Me parece que esta expresión contiene varios matices diferentes. No sé si existe una traducción exacta en español. Les propongo las siguiente opciones:

"en base a esta confianza, ..."
"como consecuencia de dicha confianza,..."
"en lo que se refiere a dicha confianza,..."
"lo que es más,..."
"así,..."
"para ser precisos,..."

¡Espero haber ayudado un pelín! )


----------



## k-in-sc

Thanks guys! I'd lean toward a construction that didn't imply the second situation *resulted from* the first, only that it was *related to* it.
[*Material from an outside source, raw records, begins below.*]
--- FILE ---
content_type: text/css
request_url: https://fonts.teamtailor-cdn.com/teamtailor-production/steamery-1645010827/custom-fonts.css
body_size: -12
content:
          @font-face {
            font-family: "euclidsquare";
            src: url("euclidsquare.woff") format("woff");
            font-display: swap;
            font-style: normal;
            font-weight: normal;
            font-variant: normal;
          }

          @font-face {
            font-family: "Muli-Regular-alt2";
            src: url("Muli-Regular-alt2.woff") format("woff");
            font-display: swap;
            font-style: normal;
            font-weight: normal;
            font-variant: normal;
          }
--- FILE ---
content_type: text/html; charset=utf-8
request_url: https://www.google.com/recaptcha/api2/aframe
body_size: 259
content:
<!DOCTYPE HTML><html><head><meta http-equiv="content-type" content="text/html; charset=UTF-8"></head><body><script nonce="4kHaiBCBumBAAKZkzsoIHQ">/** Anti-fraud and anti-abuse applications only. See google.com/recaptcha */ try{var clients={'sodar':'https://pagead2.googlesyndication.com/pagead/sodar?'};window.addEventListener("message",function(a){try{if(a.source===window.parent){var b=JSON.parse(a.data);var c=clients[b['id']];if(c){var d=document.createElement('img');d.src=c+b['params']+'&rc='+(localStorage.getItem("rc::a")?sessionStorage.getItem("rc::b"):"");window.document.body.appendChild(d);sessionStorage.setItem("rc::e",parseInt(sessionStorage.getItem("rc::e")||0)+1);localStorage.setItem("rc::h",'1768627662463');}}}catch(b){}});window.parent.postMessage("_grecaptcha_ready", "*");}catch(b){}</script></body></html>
So I was looking at "en lo que se refiere a dicha confianza,..." but I'm not really sure what that would be in English :S


----------



## moticavagnaro

Thanks k-in-sc, Andoush and anztlaniano!!!!
I thought the second statement was a consequence of the first, but if it does not *result from* but is *related to* the second, what about: en relación a esa confianza.... Maybe I´d like best: Por la confianza en la recuperación del sector....etc.etc.


----------



## Andoush

Sí, me parece que estaría bien.
"*En* relación *con *esta confianza, el 59% de..."
"*Con* relación *a* esta confianza, el 59% de..."


----------



## moticavagnaro

I guess that´s the end of it. At one point I even thought of suppressing the whole thing and add a colon after the first statement. THANK YOU VERY MUCH TO ALL OF YOU. Meet at some future time in the forums


----------



## k-in-sc

Thanks all! We tired poor Moti out


----------